* _Records from a data source_
------------------------------------------------------------------------

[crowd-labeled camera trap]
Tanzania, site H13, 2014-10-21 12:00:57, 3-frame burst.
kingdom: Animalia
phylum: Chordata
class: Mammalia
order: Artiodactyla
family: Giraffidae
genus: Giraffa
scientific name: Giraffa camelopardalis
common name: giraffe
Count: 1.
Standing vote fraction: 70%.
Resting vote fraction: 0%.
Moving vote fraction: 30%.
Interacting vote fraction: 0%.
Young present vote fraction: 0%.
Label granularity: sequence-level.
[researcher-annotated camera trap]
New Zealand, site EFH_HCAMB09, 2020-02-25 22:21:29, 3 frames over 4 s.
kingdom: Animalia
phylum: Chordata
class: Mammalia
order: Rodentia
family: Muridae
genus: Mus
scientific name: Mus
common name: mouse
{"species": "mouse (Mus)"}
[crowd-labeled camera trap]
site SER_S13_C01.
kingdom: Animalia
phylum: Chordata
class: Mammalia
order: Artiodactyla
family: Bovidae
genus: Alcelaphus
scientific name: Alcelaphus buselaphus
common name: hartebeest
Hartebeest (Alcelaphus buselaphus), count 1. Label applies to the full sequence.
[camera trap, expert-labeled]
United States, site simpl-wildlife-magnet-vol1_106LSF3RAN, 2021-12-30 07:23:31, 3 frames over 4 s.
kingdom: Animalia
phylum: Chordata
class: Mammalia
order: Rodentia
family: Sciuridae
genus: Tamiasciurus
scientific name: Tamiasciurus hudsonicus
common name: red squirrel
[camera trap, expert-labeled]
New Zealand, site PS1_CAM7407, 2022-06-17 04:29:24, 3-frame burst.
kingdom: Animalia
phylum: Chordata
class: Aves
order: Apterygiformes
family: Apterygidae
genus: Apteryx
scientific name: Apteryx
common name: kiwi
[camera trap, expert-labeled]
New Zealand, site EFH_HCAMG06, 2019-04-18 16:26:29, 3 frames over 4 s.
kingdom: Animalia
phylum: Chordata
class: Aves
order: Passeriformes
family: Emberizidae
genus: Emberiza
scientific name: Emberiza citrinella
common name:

------------------------------------------------------------------------

* _YOUR INSTRUCTIONS_
Transcribe exactly, please, the lines from the one with "New Zealand, site EFH_HCAMG06, 2019-04-18" to the last line of the entries above, ends included.

* _TASK SOLUTION_
New Zealand, site EFH_HCAMG06, 2019-04-18 16:26:29, 3 frames over 4 s.
kingdom: Animalia
phylum: Chordata
class: Aves
order: Passeriformes
family: Emberizidae
genus: Emberiza
scientific name: Emberiza citrinella
common name:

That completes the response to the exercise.